A shop assistant at John Lewis’ Oxford Street store accused of repeatedly slapping a colleague’s bottom did not behave inappropriately, an employment tribunal has decided.

Forty-year-old furniture department worker Konstantinos Kalomoiris claimed that 68-year-old Bianca Revrenna had slapped his bottom three times – in the run-up to Christmas 2009 and again in April last year.
However, the tribunal decided that Kalomoiris was very sensitive and more easily offended than normal, while Revrenna was “perceived by colleagues as a kind, caring person and a motherly figure.
“She is a tactile person but there is nothing sexual in the contact and no one else has ever perceived in that way or complained about it,” said tribunal chairman Harjit Grewal.
“She was an older colleague who was trying to support [Kalomoiris]. She did not intend to cause him offence. A reasonable person in the claimant’s position would not have felt that his dignity had been violated. We find there was no harassment.”

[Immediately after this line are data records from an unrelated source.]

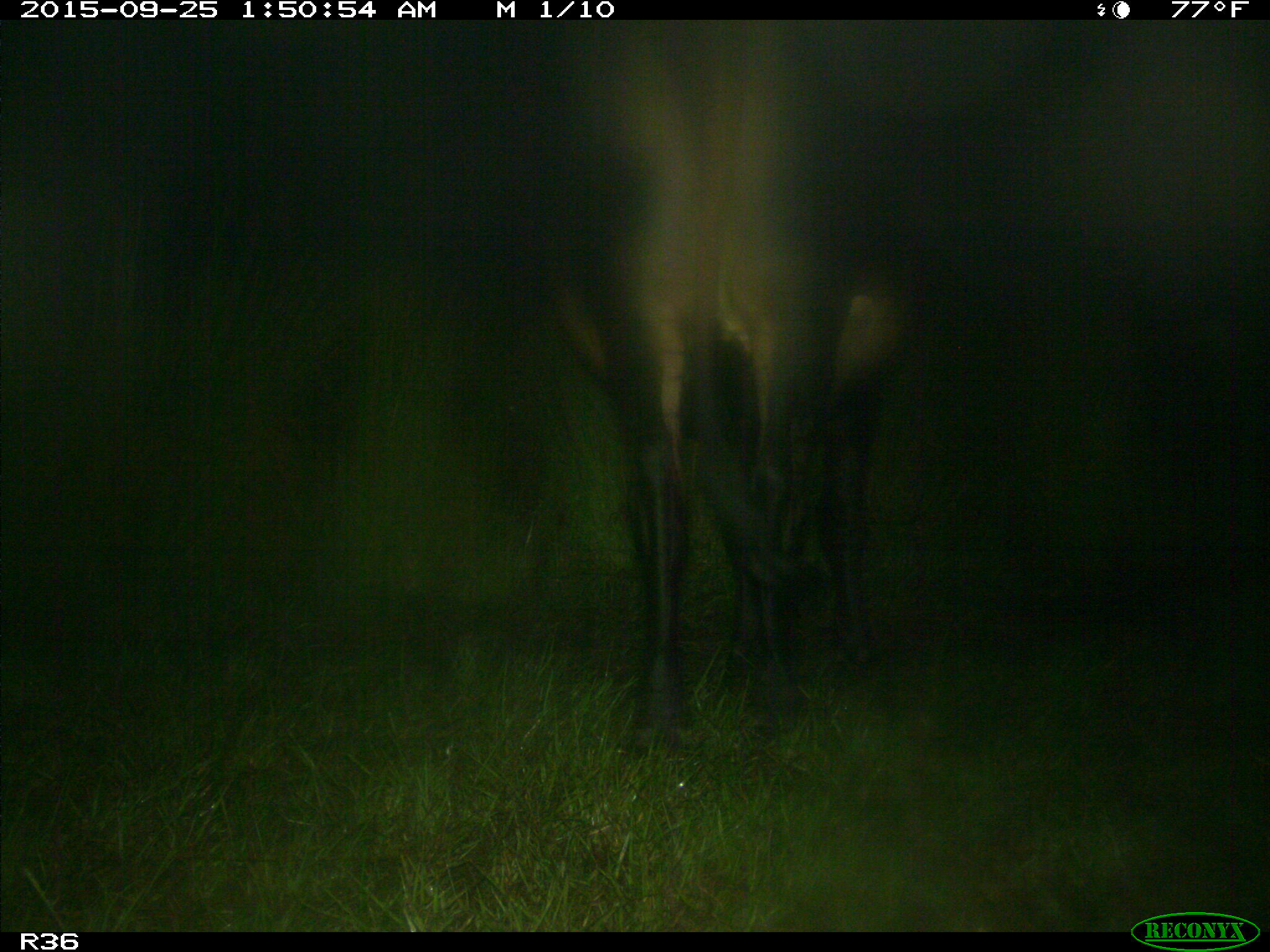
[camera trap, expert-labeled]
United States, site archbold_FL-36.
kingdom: Animalia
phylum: Chordata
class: Mammalia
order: Artiodactyla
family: Bovidae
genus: Bos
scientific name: Bos taurus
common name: domestic cow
Bos taurus (domestic cow).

Revrenna said she had only ever patted her colleague’s lower back in a gesture of friendliness.
The tribunal also dismissed Kalomoiris’ assertion that he was victimised by his managers when they allegedly laughed at him over the incidents.
Kalomoiris had made complaints about some 15 colleagues in total, investigating which John Lewis would have spent “considerable time and effort”, the tribunal acknowledged. It also found that there was no culture of bullying at the retailer’s flagship store.
Despite the finding in John Lewis’ favour the retailer was not awarded costs.